Thematisierung des Mediums "INTERNET" in den Texten von ‚NULL’

 

Auffallend ist, daß sich von 39 Autoren lediglich 7 Verfasser in ihren Beiträgen mit dem Thema Internet auseinandersetzen.

Gemeinsam ist allen, daß weniger das, was geschrieben wird, als der Prozeß, wie das Geschriebene entsteht, von diesem neuen Medium beeinflußt wird. Dabei wird die Möglichkeit, unmittelbar auf vorhergehende Artikel zu reagieren, sowohl positiv als auch negativ empfunden. Hervorgehoben wird, daß es sich bei NULL erstmals um einen solchen Versuch handelt, was als ein Generationenbruch gewertet werden kann. Die Verwendung von e-mails und Links ist dann eigentlich  nur eine Folge dieses neuen Mediums. Das Internet bietet allen Teilnehmern an diesem Projekt die Möglichkeit, unmittelbar und ohne Zeitverzögerung das Wachsen des "Buches" verfolgen zu können. Das führt auf der einen Seite zu teilweise heftigen "öffentlichen" Auseinandersetzungen, z.B. über den Kosovo-Krieg, auf der anderen Seite zu einem scheinbar von den anderen Mitautoren völlig unbeeinflussten Schreiben. Die Frage nach Internet-spezifischen Ausdrucksformen wird zwar wiederholt gestellt, aber nicht erkennbar beantwortet. Das Mitarbeiten an einem gemeinsamen Projekt im Internet scheint die Isolation des in seinen eigenen vier Wänden nur auf sich selbst gestellten Schriftstellers zu lockern. Es wird aber auch die Gefahr gesehen, daß eigene und fremde Qualitätsansprüche leiden durch die Leichtigkeit, mit der mal eben etwas im Internet "abgelegt" werden kann, es quasi als Mülleimer für sonst nicht Druckbares benutzt wird.

 

Um sich einen authentischen Eindruck von der Thematisierung des Mediums Internet durch die verschiedenen Autoren machen zu können, wird nachstehend eine Reihe von Originalaussagen zitiert, die das oben Gesagte illustrieren mögen:

 

"Man kann beobachten, daß die Texte in NULL im Laufe der Zeit kürzer wurden und etwas seltsam Anfangloses bekamen. Autoren, die sonst kaum etwas Unredigiertes aus der Hand geben würden, ließen sich sichtlich auf die Verführung zur Privatheit ein, die der Bildschirm und die flüchtigen Buchstaben im glimmenden Licht noch immer darstellen. Ohne daß die Ergebnisse dabei unfertig in einem herkömmlichen Sinne wären, sind sie doch oftmals weitmaschiger, flexibler, reaktionsfähiger. Und sollte man darüber spekulieren, was solche Veränderungen in Duktus und Form bedeuten, ließe sich vielleicht sagen, daß Literatur längst beginnt, die liquide Aura eines Mediums für sich zu nutzen, das keine auratische Gestalt mehr zuläßt." ( Hettje, Seite 12 )

• Zu erledigende Aufgaben
1) Übertragen Sie aus der ausgewählten Passage den folgenden Satz ins Englische: „Die Frage nach Internet-spezifischen Ausdrucksformen wird zwar wiederholt gestellt, aber nicht erkennbar beantwortet.“
2) Setzen Sie den Text über die Thematisierung des Internets in NULL im Anschluss an das zuletzt wiedergegebene Zitat um einige Sätze fort.

• Gespeicherte Zeilen
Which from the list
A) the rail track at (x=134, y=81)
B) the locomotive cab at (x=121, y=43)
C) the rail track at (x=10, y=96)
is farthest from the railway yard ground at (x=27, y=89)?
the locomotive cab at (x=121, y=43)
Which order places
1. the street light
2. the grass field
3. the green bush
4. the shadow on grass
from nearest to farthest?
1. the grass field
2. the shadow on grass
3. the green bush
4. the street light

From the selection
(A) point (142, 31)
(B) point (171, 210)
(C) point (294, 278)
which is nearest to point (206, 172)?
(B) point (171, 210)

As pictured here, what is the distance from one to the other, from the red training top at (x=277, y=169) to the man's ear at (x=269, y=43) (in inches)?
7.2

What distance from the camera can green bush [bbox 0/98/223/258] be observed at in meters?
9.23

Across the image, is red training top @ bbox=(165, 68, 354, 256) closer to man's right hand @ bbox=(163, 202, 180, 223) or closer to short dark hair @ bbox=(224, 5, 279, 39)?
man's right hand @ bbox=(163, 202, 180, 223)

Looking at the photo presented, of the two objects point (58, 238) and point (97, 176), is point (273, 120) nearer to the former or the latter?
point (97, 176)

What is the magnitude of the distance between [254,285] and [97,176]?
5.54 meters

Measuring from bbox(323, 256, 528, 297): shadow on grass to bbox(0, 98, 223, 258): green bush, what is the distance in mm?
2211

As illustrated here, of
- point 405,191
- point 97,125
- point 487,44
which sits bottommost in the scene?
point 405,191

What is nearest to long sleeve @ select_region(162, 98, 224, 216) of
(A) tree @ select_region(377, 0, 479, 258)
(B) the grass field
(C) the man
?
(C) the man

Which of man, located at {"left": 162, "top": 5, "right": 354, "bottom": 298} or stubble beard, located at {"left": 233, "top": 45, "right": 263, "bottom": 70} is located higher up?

• Antworten zur Übung
1) The question of Internet-specific forms of expression is indeed raised repeatedly, but it is not recognizably answered.

2)
 

"... vielleicht aber wird eine Spur gelegt werden, die aus diesem letzten Jahrtausendjahr in das kommende führt. Und zwar entlang von Texten der Autoren jener Generation, für die erstmals die Rituale des Bleistifts nicht  mehr gelten. Denn das Netz selbst ist das Dokument eines Generationenbruchs." ( Hettje, Seite 17 )

 

Erstmals enthält ein Text ein Link ( ( http://www.foxworld.com/millennium/ ) und Hinweise auf die Verwendung von e-mails:

"Außerdem würde ich gerne einen Text vorstellen, den ich gemeinsam mit einer Berliner Schriftstellerin über e-mail verfasst habe ( als Beispiel für neue Kommunikationsformen ) "

( Scholl, Seite 31 )

 

„... Dank für den Text, der gleich ziemlich genau meiner einen Version für NULL entspricht, nämlich der einer Assimilation medialer Wirklichkeiten."

"NULL bekommt etwa im Wochentakt ein Update, wobei immer alle Texte präsent bleiben."

( Hettje, Seite 32 )

 

"... gut, daß ich Zeit habe für schnelle Reaktionen, während ich auf die Korrekturen für zwei neue Bücher warte. Muß zugeben, daß mir das Hin und Her ( e-mails ) ziemlichen Spaß bereitet." (Scholl, S. 33)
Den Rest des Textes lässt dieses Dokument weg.